Infections occurring in the early post-heart transplant (HT) period heavily contribute to morbidity and mortality. Our goal is to evaluate the incidence of hospital-acquired pneumonia/ventilator-associated pneumonia (HAP/VAPs) and/or bloodstream infections (BSIs) after HT during the intensive care unit (ICU) stay and identify their associated risk factors in our tertiary hospital.

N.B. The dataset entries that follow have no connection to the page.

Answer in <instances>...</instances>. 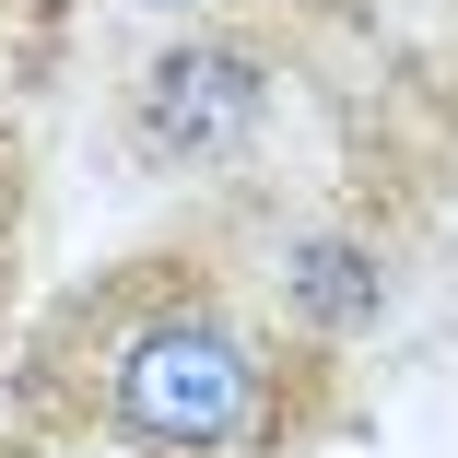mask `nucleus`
I'll return each instance as SVG.
<instances>
[{"mask_svg":"<svg viewBox=\"0 0 458 458\" xmlns=\"http://www.w3.org/2000/svg\"><path fill=\"white\" fill-rule=\"evenodd\" d=\"M294 306H306L318 329L377 318V270H364V247H306V259H294Z\"/></svg>","mask_w":458,"mask_h":458,"instance_id":"nucleus-3","label":"nucleus"},{"mask_svg":"<svg viewBox=\"0 0 458 458\" xmlns=\"http://www.w3.org/2000/svg\"><path fill=\"white\" fill-rule=\"evenodd\" d=\"M259 106H270V82H259L247 47H176V59H153V82H141V141L200 165V153H235V141L259 130Z\"/></svg>","mask_w":458,"mask_h":458,"instance_id":"nucleus-2","label":"nucleus"},{"mask_svg":"<svg viewBox=\"0 0 458 458\" xmlns=\"http://www.w3.org/2000/svg\"><path fill=\"white\" fill-rule=\"evenodd\" d=\"M118 423H130L141 446H165V458L235 446V435L259 423V364H247V341L212 329V318L141 329V341L118 352Z\"/></svg>","mask_w":458,"mask_h":458,"instance_id":"nucleus-1","label":"nucleus"}]
</instances>
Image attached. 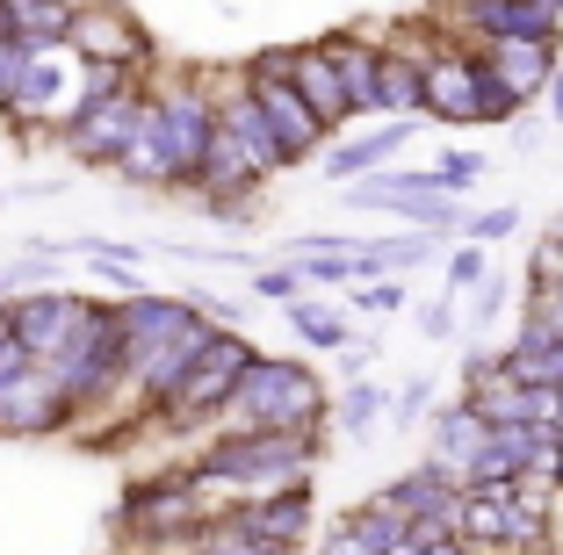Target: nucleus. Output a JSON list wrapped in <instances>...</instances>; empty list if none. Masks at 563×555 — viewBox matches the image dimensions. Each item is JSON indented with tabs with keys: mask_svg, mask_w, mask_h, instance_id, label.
<instances>
[{
	"mask_svg": "<svg viewBox=\"0 0 563 555\" xmlns=\"http://www.w3.org/2000/svg\"><path fill=\"white\" fill-rule=\"evenodd\" d=\"M325 382H318L311 360L297 354H253L246 376L232 382L217 425H325ZM210 425V433H217Z\"/></svg>",
	"mask_w": 563,
	"mask_h": 555,
	"instance_id": "nucleus-1",
	"label": "nucleus"
},
{
	"mask_svg": "<svg viewBox=\"0 0 563 555\" xmlns=\"http://www.w3.org/2000/svg\"><path fill=\"white\" fill-rule=\"evenodd\" d=\"M210 520L217 512L202 506L196 476H188V462H181V469L137 476L117 498V512H109V534H117V548H188Z\"/></svg>",
	"mask_w": 563,
	"mask_h": 555,
	"instance_id": "nucleus-2",
	"label": "nucleus"
},
{
	"mask_svg": "<svg viewBox=\"0 0 563 555\" xmlns=\"http://www.w3.org/2000/svg\"><path fill=\"white\" fill-rule=\"evenodd\" d=\"M253 354H261V346H253L239 325H217V340L202 346V354L181 368V382H174V390H166L159 404L145 411V425H159V433H181V441L210 433L217 411H224V397H232V382L246 376Z\"/></svg>",
	"mask_w": 563,
	"mask_h": 555,
	"instance_id": "nucleus-3",
	"label": "nucleus"
},
{
	"mask_svg": "<svg viewBox=\"0 0 563 555\" xmlns=\"http://www.w3.org/2000/svg\"><path fill=\"white\" fill-rule=\"evenodd\" d=\"M66 51L80 66H131V73L159 66V44H152V30L131 15V0H80L73 22H66Z\"/></svg>",
	"mask_w": 563,
	"mask_h": 555,
	"instance_id": "nucleus-4",
	"label": "nucleus"
},
{
	"mask_svg": "<svg viewBox=\"0 0 563 555\" xmlns=\"http://www.w3.org/2000/svg\"><path fill=\"white\" fill-rule=\"evenodd\" d=\"M137 109H145V80L117 87V95H95V101H80V109L51 131V145L66 152L73 166H87V174H109L117 152L131 145V131H137Z\"/></svg>",
	"mask_w": 563,
	"mask_h": 555,
	"instance_id": "nucleus-5",
	"label": "nucleus"
},
{
	"mask_svg": "<svg viewBox=\"0 0 563 555\" xmlns=\"http://www.w3.org/2000/svg\"><path fill=\"white\" fill-rule=\"evenodd\" d=\"M448 44H506V36H549L563 44V0H455L448 8Z\"/></svg>",
	"mask_w": 563,
	"mask_h": 555,
	"instance_id": "nucleus-6",
	"label": "nucleus"
},
{
	"mask_svg": "<svg viewBox=\"0 0 563 555\" xmlns=\"http://www.w3.org/2000/svg\"><path fill=\"white\" fill-rule=\"evenodd\" d=\"M58 433H73V404L58 397L51 368H36V360L8 368L0 376V441H58Z\"/></svg>",
	"mask_w": 563,
	"mask_h": 555,
	"instance_id": "nucleus-7",
	"label": "nucleus"
},
{
	"mask_svg": "<svg viewBox=\"0 0 563 555\" xmlns=\"http://www.w3.org/2000/svg\"><path fill=\"white\" fill-rule=\"evenodd\" d=\"M80 303H87V296L66 289V281H44V289L8 296V332L22 340V354H30L36 368H44V360L73 340V325H80Z\"/></svg>",
	"mask_w": 563,
	"mask_h": 555,
	"instance_id": "nucleus-8",
	"label": "nucleus"
},
{
	"mask_svg": "<svg viewBox=\"0 0 563 555\" xmlns=\"http://www.w3.org/2000/svg\"><path fill=\"white\" fill-rule=\"evenodd\" d=\"M427 123H448V131H477L484 101H477V51L470 44H433L427 58V101H419Z\"/></svg>",
	"mask_w": 563,
	"mask_h": 555,
	"instance_id": "nucleus-9",
	"label": "nucleus"
},
{
	"mask_svg": "<svg viewBox=\"0 0 563 555\" xmlns=\"http://www.w3.org/2000/svg\"><path fill=\"white\" fill-rule=\"evenodd\" d=\"M419 123H427V115H376V131H362V137H347V131L325 137V145H318V174H325L332 188H347V180H362V174L398 159L419 137Z\"/></svg>",
	"mask_w": 563,
	"mask_h": 555,
	"instance_id": "nucleus-10",
	"label": "nucleus"
},
{
	"mask_svg": "<svg viewBox=\"0 0 563 555\" xmlns=\"http://www.w3.org/2000/svg\"><path fill=\"white\" fill-rule=\"evenodd\" d=\"M210 87H217V131L232 137V145L246 152V159L261 166L267 180L289 174V152H282V137H275V131H267V115H261V101H253L246 73H210Z\"/></svg>",
	"mask_w": 563,
	"mask_h": 555,
	"instance_id": "nucleus-11",
	"label": "nucleus"
},
{
	"mask_svg": "<svg viewBox=\"0 0 563 555\" xmlns=\"http://www.w3.org/2000/svg\"><path fill=\"white\" fill-rule=\"evenodd\" d=\"M224 520H239L246 534H261L267 548H289V555H297L303 541H311V520H318V490H311V476H289L282 490H261V498H246V506H232Z\"/></svg>",
	"mask_w": 563,
	"mask_h": 555,
	"instance_id": "nucleus-12",
	"label": "nucleus"
},
{
	"mask_svg": "<svg viewBox=\"0 0 563 555\" xmlns=\"http://www.w3.org/2000/svg\"><path fill=\"white\" fill-rule=\"evenodd\" d=\"M477 58L506 95L534 109L542 87H549V73H556V58H563V44H549V36H506V44H477Z\"/></svg>",
	"mask_w": 563,
	"mask_h": 555,
	"instance_id": "nucleus-13",
	"label": "nucleus"
},
{
	"mask_svg": "<svg viewBox=\"0 0 563 555\" xmlns=\"http://www.w3.org/2000/svg\"><path fill=\"white\" fill-rule=\"evenodd\" d=\"M246 87H253V101H261L267 131L282 137V152H289V166L318 159V145H325V123H318V115L303 109V95H297V87H289V80H253V73H246Z\"/></svg>",
	"mask_w": 563,
	"mask_h": 555,
	"instance_id": "nucleus-14",
	"label": "nucleus"
},
{
	"mask_svg": "<svg viewBox=\"0 0 563 555\" xmlns=\"http://www.w3.org/2000/svg\"><path fill=\"white\" fill-rule=\"evenodd\" d=\"M419 433L433 441V447H427L433 469L463 484V462L484 447V433H492V425L477 419V404H470V397H448V404H433V411H427V425H419Z\"/></svg>",
	"mask_w": 563,
	"mask_h": 555,
	"instance_id": "nucleus-15",
	"label": "nucleus"
},
{
	"mask_svg": "<svg viewBox=\"0 0 563 555\" xmlns=\"http://www.w3.org/2000/svg\"><path fill=\"white\" fill-rule=\"evenodd\" d=\"M289 87L303 95V109L325 123V137H340L354 123L347 109V87H340V66L325 58V44H297V66H289Z\"/></svg>",
	"mask_w": 563,
	"mask_h": 555,
	"instance_id": "nucleus-16",
	"label": "nucleus"
},
{
	"mask_svg": "<svg viewBox=\"0 0 563 555\" xmlns=\"http://www.w3.org/2000/svg\"><path fill=\"white\" fill-rule=\"evenodd\" d=\"M325 58L340 66V87H347V109L354 115H376V73H383V36L376 30H332L318 36Z\"/></svg>",
	"mask_w": 563,
	"mask_h": 555,
	"instance_id": "nucleus-17",
	"label": "nucleus"
},
{
	"mask_svg": "<svg viewBox=\"0 0 563 555\" xmlns=\"http://www.w3.org/2000/svg\"><path fill=\"white\" fill-rule=\"evenodd\" d=\"M196 196H267V174L224 131H210V145H202V159H196Z\"/></svg>",
	"mask_w": 563,
	"mask_h": 555,
	"instance_id": "nucleus-18",
	"label": "nucleus"
},
{
	"mask_svg": "<svg viewBox=\"0 0 563 555\" xmlns=\"http://www.w3.org/2000/svg\"><path fill=\"white\" fill-rule=\"evenodd\" d=\"M282 318H289V332H297L311 354H340L354 332V311H340V303H325V289H303L282 303Z\"/></svg>",
	"mask_w": 563,
	"mask_h": 555,
	"instance_id": "nucleus-19",
	"label": "nucleus"
},
{
	"mask_svg": "<svg viewBox=\"0 0 563 555\" xmlns=\"http://www.w3.org/2000/svg\"><path fill=\"white\" fill-rule=\"evenodd\" d=\"M383 419H390V390L368 382V376H347V382H340V397L325 404V425L340 433V441H368Z\"/></svg>",
	"mask_w": 563,
	"mask_h": 555,
	"instance_id": "nucleus-20",
	"label": "nucleus"
},
{
	"mask_svg": "<svg viewBox=\"0 0 563 555\" xmlns=\"http://www.w3.org/2000/svg\"><path fill=\"white\" fill-rule=\"evenodd\" d=\"M455 490H463L455 476H441L433 462H419V469H405L398 484H383L376 498L398 512V520H412V512H448V506H455Z\"/></svg>",
	"mask_w": 563,
	"mask_h": 555,
	"instance_id": "nucleus-21",
	"label": "nucleus"
},
{
	"mask_svg": "<svg viewBox=\"0 0 563 555\" xmlns=\"http://www.w3.org/2000/svg\"><path fill=\"white\" fill-rule=\"evenodd\" d=\"M419 101H427V58L383 51V73H376V115H419Z\"/></svg>",
	"mask_w": 563,
	"mask_h": 555,
	"instance_id": "nucleus-22",
	"label": "nucleus"
},
{
	"mask_svg": "<svg viewBox=\"0 0 563 555\" xmlns=\"http://www.w3.org/2000/svg\"><path fill=\"white\" fill-rule=\"evenodd\" d=\"M73 8H80V0H15V8H8V22H15V36L30 51H51V44H66Z\"/></svg>",
	"mask_w": 563,
	"mask_h": 555,
	"instance_id": "nucleus-23",
	"label": "nucleus"
},
{
	"mask_svg": "<svg viewBox=\"0 0 563 555\" xmlns=\"http://www.w3.org/2000/svg\"><path fill=\"white\" fill-rule=\"evenodd\" d=\"M347 311L354 318H398L405 311V275H368V281H347Z\"/></svg>",
	"mask_w": 563,
	"mask_h": 555,
	"instance_id": "nucleus-24",
	"label": "nucleus"
},
{
	"mask_svg": "<svg viewBox=\"0 0 563 555\" xmlns=\"http://www.w3.org/2000/svg\"><path fill=\"white\" fill-rule=\"evenodd\" d=\"M441 260H448V289H441V296H470L484 275H492V245H477V238H448V245H441Z\"/></svg>",
	"mask_w": 563,
	"mask_h": 555,
	"instance_id": "nucleus-25",
	"label": "nucleus"
},
{
	"mask_svg": "<svg viewBox=\"0 0 563 555\" xmlns=\"http://www.w3.org/2000/svg\"><path fill=\"white\" fill-rule=\"evenodd\" d=\"M340 520H347V526H354V534H362L376 555H390V548L405 541V520H398L390 506H383V498H362V506H354V512H340Z\"/></svg>",
	"mask_w": 563,
	"mask_h": 555,
	"instance_id": "nucleus-26",
	"label": "nucleus"
},
{
	"mask_svg": "<svg viewBox=\"0 0 563 555\" xmlns=\"http://www.w3.org/2000/svg\"><path fill=\"white\" fill-rule=\"evenodd\" d=\"M188 548H196V555H289V548H267L261 534H246L239 520H210Z\"/></svg>",
	"mask_w": 563,
	"mask_h": 555,
	"instance_id": "nucleus-27",
	"label": "nucleus"
},
{
	"mask_svg": "<svg viewBox=\"0 0 563 555\" xmlns=\"http://www.w3.org/2000/svg\"><path fill=\"white\" fill-rule=\"evenodd\" d=\"M492 174V152H441V159H433V180H441L448 196H470V188H477V180Z\"/></svg>",
	"mask_w": 563,
	"mask_h": 555,
	"instance_id": "nucleus-28",
	"label": "nucleus"
},
{
	"mask_svg": "<svg viewBox=\"0 0 563 555\" xmlns=\"http://www.w3.org/2000/svg\"><path fill=\"white\" fill-rule=\"evenodd\" d=\"M427 411H433V376H405L398 390H390V425H398V433H419Z\"/></svg>",
	"mask_w": 563,
	"mask_h": 555,
	"instance_id": "nucleus-29",
	"label": "nucleus"
},
{
	"mask_svg": "<svg viewBox=\"0 0 563 555\" xmlns=\"http://www.w3.org/2000/svg\"><path fill=\"white\" fill-rule=\"evenodd\" d=\"M455 303H463V318H470V325H492V318L506 311V303H514V281H506V275L492 267V275H484L470 296H455Z\"/></svg>",
	"mask_w": 563,
	"mask_h": 555,
	"instance_id": "nucleus-30",
	"label": "nucleus"
},
{
	"mask_svg": "<svg viewBox=\"0 0 563 555\" xmlns=\"http://www.w3.org/2000/svg\"><path fill=\"white\" fill-rule=\"evenodd\" d=\"M520 231V202H498V210H477V217H463V231L455 238H477V245H506Z\"/></svg>",
	"mask_w": 563,
	"mask_h": 555,
	"instance_id": "nucleus-31",
	"label": "nucleus"
},
{
	"mask_svg": "<svg viewBox=\"0 0 563 555\" xmlns=\"http://www.w3.org/2000/svg\"><path fill=\"white\" fill-rule=\"evenodd\" d=\"M556 281H563V238H556V231H542L534 253H528V296H549Z\"/></svg>",
	"mask_w": 563,
	"mask_h": 555,
	"instance_id": "nucleus-32",
	"label": "nucleus"
},
{
	"mask_svg": "<svg viewBox=\"0 0 563 555\" xmlns=\"http://www.w3.org/2000/svg\"><path fill=\"white\" fill-rule=\"evenodd\" d=\"M246 289L261 296V303H289V296H303V275H297V260H275V267H253Z\"/></svg>",
	"mask_w": 563,
	"mask_h": 555,
	"instance_id": "nucleus-33",
	"label": "nucleus"
},
{
	"mask_svg": "<svg viewBox=\"0 0 563 555\" xmlns=\"http://www.w3.org/2000/svg\"><path fill=\"white\" fill-rule=\"evenodd\" d=\"M455 332H463V303H455V296H433V303H419V340H427V346H448Z\"/></svg>",
	"mask_w": 563,
	"mask_h": 555,
	"instance_id": "nucleus-34",
	"label": "nucleus"
},
{
	"mask_svg": "<svg viewBox=\"0 0 563 555\" xmlns=\"http://www.w3.org/2000/svg\"><path fill=\"white\" fill-rule=\"evenodd\" d=\"M376 360H383V332H362V325H354L347 346H340V382H347V376H368Z\"/></svg>",
	"mask_w": 563,
	"mask_h": 555,
	"instance_id": "nucleus-35",
	"label": "nucleus"
},
{
	"mask_svg": "<svg viewBox=\"0 0 563 555\" xmlns=\"http://www.w3.org/2000/svg\"><path fill=\"white\" fill-rule=\"evenodd\" d=\"M30 58H36V51L22 44V36H0V109H8V95L22 87V73H30Z\"/></svg>",
	"mask_w": 563,
	"mask_h": 555,
	"instance_id": "nucleus-36",
	"label": "nucleus"
},
{
	"mask_svg": "<svg viewBox=\"0 0 563 555\" xmlns=\"http://www.w3.org/2000/svg\"><path fill=\"white\" fill-rule=\"evenodd\" d=\"M289 66H297V44H261L239 73H253V80H289Z\"/></svg>",
	"mask_w": 563,
	"mask_h": 555,
	"instance_id": "nucleus-37",
	"label": "nucleus"
},
{
	"mask_svg": "<svg viewBox=\"0 0 563 555\" xmlns=\"http://www.w3.org/2000/svg\"><path fill=\"white\" fill-rule=\"evenodd\" d=\"M181 296L196 303L202 318H210V325H239V318H246V303H239V296H217V289H202V281H196V289H181Z\"/></svg>",
	"mask_w": 563,
	"mask_h": 555,
	"instance_id": "nucleus-38",
	"label": "nucleus"
},
{
	"mask_svg": "<svg viewBox=\"0 0 563 555\" xmlns=\"http://www.w3.org/2000/svg\"><path fill=\"white\" fill-rule=\"evenodd\" d=\"M318 555H376V548H368V541H362V534H354V526H347V520H340V526H332V534H325V541H318Z\"/></svg>",
	"mask_w": 563,
	"mask_h": 555,
	"instance_id": "nucleus-39",
	"label": "nucleus"
},
{
	"mask_svg": "<svg viewBox=\"0 0 563 555\" xmlns=\"http://www.w3.org/2000/svg\"><path fill=\"white\" fill-rule=\"evenodd\" d=\"M542 101H549V115L563 123V58H556V73H549V87H542Z\"/></svg>",
	"mask_w": 563,
	"mask_h": 555,
	"instance_id": "nucleus-40",
	"label": "nucleus"
},
{
	"mask_svg": "<svg viewBox=\"0 0 563 555\" xmlns=\"http://www.w3.org/2000/svg\"><path fill=\"white\" fill-rule=\"evenodd\" d=\"M0 36H15V22H8V0H0Z\"/></svg>",
	"mask_w": 563,
	"mask_h": 555,
	"instance_id": "nucleus-41",
	"label": "nucleus"
},
{
	"mask_svg": "<svg viewBox=\"0 0 563 555\" xmlns=\"http://www.w3.org/2000/svg\"><path fill=\"white\" fill-rule=\"evenodd\" d=\"M549 555H563V534H556V548H549Z\"/></svg>",
	"mask_w": 563,
	"mask_h": 555,
	"instance_id": "nucleus-42",
	"label": "nucleus"
},
{
	"mask_svg": "<svg viewBox=\"0 0 563 555\" xmlns=\"http://www.w3.org/2000/svg\"><path fill=\"white\" fill-rule=\"evenodd\" d=\"M556 397H563V376H556Z\"/></svg>",
	"mask_w": 563,
	"mask_h": 555,
	"instance_id": "nucleus-43",
	"label": "nucleus"
},
{
	"mask_svg": "<svg viewBox=\"0 0 563 555\" xmlns=\"http://www.w3.org/2000/svg\"><path fill=\"white\" fill-rule=\"evenodd\" d=\"M0 202H8V188H0Z\"/></svg>",
	"mask_w": 563,
	"mask_h": 555,
	"instance_id": "nucleus-44",
	"label": "nucleus"
},
{
	"mask_svg": "<svg viewBox=\"0 0 563 555\" xmlns=\"http://www.w3.org/2000/svg\"><path fill=\"white\" fill-rule=\"evenodd\" d=\"M556 289H563V281H556Z\"/></svg>",
	"mask_w": 563,
	"mask_h": 555,
	"instance_id": "nucleus-45",
	"label": "nucleus"
}]
</instances>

Observational prospective study including all adult patients who consecutively underwent HT from January 1, 2015 to August 31, 2023 at Fondazione IRCCS Policlinico San Matteo, Pavia, Italy. HAP/VAPs and BSIs diagnosed during ICU were included in the analysis.
A total of 106 patients were included, 38 of whom had at least one infectious episode (35.8%), for a total of 57 independent episodes and their incidence was 2.2 per 100 days (95% CI 1.7-2.8). Length of ICU stay was 8 days (IQR: 6-11) for patients without infectious events and 27 days (IQR 14-52) for those with infectious events (p < 0.001). Gram-negative bacteria were associated with 62.8% of BSIs (mainly Enterobacterales) and with 77.9% of HAP/VAP, in this setting Pseudomonas aeruginosa accounted for 17.6% of infections while Klebsiella spp. accounted for 22.1% of infections. Colonization with resistant bacteria (HR 2.21, 95% CI 1.12-4.35) was associated with increased risk of infections while perioperative antimicrobial prophylaxis (PAP) covering Gram-negative bacteria at transplant (HR 0.45, 95% CI 0.23-0.90, p = 0.023) was a protective factor.
This study shows that Gram-negative infections represent the major challenge for HT patients during ICU stay and shows some evidence in support of the PAP covering Gram-negative infections at transplant.
心脏移植(HT)术后早期发生的感染对发病率和死亡率有很大影响。我们的目标是评估重症监护病房(ICU)住院期间HT后医院获得性肺炎/呼吸机相关性肺炎(HAP/VAP)和/或血流感染(BSI)的发生率,并确定我们三级医院中其相关危险因素。
前瞻性观察性研究,纳入2015年1月1日至2023年8月31日在意大利帕维亚圣马泰奥综合医院基金会连续接受HT的所有成年患者。分析ICU期间诊断出的HAP/VAP和BSI。
共纳入106例患者,其中38例至少有一次感染发作(35.8%),共有57次独立发作,其发生率为每100天2.2次(95%CI 1.7-2.8)。无感染事件的患者ICU住院时间为8天(IQR:6-11),有感染事件的患者为27天(IQR 14-52)(p<0.001)。在这种情况下,革兰氏阴性菌与62.8%的BSI(主要是肠杆菌科)和77.9%的HAP/VAP相关,铜绿假单胞菌占感染的17.6%,克雷伯菌属占感染的22.1%。耐药菌定植(HR 2.21,95%CI 1.12-4.35)与感染风险增加相关,而移植时覆盖革兰氏阴性菌的围手术期抗菌预防(PAP)(HR 0.45,95%CI 0.23-0.90,p=0.023)是一个保护因素。
本研究表明,革兰氏阴性菌感染是HT患者在ICU住院期间的主要挑战,并显示出一些证据支持移植时覆盖革兰氏阴性菌感染的PAP。